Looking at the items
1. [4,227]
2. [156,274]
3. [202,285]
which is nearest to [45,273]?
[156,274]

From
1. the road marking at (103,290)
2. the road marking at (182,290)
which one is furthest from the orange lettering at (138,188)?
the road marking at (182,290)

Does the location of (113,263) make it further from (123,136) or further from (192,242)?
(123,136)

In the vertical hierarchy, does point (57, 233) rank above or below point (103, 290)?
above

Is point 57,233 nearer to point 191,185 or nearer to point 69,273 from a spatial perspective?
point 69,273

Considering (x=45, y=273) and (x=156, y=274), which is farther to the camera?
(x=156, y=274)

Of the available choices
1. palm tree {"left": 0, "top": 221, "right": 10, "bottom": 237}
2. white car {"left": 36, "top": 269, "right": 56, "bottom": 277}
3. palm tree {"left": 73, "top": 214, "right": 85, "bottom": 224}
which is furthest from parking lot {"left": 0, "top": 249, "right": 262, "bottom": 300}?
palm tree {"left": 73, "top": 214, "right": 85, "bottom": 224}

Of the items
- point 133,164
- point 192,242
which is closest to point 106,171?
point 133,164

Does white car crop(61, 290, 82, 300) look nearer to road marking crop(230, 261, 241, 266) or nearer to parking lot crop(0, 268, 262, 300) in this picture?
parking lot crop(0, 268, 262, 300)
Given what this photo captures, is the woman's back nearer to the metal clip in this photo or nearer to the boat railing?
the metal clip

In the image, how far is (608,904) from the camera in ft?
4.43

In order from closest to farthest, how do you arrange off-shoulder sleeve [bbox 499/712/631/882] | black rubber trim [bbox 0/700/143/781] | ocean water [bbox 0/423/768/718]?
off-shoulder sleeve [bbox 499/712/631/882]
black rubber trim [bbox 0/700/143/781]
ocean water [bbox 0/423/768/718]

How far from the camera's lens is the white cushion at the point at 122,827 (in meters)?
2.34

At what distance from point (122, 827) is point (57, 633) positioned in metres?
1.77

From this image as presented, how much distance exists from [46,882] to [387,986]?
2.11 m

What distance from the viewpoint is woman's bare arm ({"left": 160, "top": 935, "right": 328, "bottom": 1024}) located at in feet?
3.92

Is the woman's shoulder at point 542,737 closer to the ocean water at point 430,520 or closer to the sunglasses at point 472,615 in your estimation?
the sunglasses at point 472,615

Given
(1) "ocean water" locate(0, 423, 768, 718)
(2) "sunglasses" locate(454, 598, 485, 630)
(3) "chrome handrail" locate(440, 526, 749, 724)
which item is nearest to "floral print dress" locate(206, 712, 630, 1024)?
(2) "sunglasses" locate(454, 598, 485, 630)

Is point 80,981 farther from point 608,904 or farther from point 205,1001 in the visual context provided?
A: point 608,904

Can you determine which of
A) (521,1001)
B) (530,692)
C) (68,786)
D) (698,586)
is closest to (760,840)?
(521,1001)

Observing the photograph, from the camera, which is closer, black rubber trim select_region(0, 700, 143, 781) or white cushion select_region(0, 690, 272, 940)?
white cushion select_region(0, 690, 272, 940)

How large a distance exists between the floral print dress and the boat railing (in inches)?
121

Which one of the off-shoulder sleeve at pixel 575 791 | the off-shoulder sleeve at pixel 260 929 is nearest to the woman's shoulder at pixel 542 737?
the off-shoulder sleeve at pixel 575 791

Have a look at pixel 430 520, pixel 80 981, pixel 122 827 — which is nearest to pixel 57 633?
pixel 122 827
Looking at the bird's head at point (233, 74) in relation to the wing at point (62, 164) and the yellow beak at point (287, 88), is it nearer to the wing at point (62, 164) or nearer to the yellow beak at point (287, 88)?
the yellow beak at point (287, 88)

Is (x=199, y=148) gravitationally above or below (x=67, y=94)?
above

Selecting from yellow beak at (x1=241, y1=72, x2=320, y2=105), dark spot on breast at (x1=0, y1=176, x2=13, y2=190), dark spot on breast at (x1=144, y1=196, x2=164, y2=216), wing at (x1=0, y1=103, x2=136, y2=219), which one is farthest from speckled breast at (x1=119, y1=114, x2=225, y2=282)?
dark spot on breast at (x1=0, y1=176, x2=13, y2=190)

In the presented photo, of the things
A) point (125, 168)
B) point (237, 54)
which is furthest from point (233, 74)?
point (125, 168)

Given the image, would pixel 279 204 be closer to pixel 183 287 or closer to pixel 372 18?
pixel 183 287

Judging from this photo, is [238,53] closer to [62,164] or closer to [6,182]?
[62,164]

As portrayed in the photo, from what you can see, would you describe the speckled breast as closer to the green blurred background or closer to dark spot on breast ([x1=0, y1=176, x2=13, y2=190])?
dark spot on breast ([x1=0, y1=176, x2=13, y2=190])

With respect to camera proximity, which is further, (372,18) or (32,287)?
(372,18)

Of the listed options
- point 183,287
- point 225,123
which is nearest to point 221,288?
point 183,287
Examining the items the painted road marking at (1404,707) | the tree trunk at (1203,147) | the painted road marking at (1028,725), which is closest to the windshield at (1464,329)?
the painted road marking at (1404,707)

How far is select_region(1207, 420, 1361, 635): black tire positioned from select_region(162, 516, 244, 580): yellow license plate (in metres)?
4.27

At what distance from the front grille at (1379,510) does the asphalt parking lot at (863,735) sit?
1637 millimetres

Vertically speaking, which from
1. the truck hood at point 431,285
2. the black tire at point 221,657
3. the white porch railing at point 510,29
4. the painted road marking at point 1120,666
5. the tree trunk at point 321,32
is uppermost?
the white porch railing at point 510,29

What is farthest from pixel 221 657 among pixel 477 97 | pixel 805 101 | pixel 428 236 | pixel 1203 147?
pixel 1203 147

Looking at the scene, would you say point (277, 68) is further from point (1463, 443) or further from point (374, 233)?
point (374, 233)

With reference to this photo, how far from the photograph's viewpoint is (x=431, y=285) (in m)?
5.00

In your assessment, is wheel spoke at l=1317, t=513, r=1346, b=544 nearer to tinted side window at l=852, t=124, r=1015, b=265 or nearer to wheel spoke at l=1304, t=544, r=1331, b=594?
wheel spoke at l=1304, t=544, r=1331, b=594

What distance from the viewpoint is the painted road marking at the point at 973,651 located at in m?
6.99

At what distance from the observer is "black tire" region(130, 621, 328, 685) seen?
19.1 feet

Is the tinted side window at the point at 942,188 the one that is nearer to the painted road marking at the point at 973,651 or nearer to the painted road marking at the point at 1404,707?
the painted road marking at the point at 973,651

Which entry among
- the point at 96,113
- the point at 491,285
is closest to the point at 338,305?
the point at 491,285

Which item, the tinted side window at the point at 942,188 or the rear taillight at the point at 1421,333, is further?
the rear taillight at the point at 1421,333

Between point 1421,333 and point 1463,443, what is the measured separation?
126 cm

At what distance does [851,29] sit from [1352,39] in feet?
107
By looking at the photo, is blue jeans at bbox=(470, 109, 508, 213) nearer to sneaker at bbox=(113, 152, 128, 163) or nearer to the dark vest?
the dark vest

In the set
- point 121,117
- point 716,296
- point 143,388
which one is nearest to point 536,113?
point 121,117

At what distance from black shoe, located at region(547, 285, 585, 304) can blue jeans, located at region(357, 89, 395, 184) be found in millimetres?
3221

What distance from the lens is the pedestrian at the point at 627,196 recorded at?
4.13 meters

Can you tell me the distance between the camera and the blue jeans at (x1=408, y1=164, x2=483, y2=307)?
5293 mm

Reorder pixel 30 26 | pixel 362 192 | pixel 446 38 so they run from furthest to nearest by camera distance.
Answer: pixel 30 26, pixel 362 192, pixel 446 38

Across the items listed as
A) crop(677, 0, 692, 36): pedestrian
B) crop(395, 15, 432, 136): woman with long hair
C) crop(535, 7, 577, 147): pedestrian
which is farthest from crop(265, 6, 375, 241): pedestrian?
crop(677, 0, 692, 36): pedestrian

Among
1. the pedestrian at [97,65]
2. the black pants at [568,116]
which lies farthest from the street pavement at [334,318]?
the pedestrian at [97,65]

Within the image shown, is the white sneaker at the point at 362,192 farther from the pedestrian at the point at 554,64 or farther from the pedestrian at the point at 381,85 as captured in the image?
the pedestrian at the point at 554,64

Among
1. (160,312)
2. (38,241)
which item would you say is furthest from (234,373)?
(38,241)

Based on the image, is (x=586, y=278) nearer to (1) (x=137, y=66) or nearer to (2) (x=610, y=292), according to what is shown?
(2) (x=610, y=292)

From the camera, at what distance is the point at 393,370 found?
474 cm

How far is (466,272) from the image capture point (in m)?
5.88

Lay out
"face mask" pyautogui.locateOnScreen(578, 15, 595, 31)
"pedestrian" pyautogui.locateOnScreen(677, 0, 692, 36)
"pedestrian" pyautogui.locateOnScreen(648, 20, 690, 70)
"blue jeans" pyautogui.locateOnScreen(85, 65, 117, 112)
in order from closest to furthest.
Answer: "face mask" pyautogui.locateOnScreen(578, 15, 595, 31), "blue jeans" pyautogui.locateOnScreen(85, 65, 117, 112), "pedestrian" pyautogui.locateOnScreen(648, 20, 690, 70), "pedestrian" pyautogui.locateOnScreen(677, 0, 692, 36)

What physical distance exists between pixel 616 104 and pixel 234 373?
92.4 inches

# # # # # # #

Each line from the one containing "What physical distance" to the end of the records should be echoed exactly, and no other line.

Output of the task:
What physical distance exists between pixel 616 104 and pixel 234 373?
92.4 inches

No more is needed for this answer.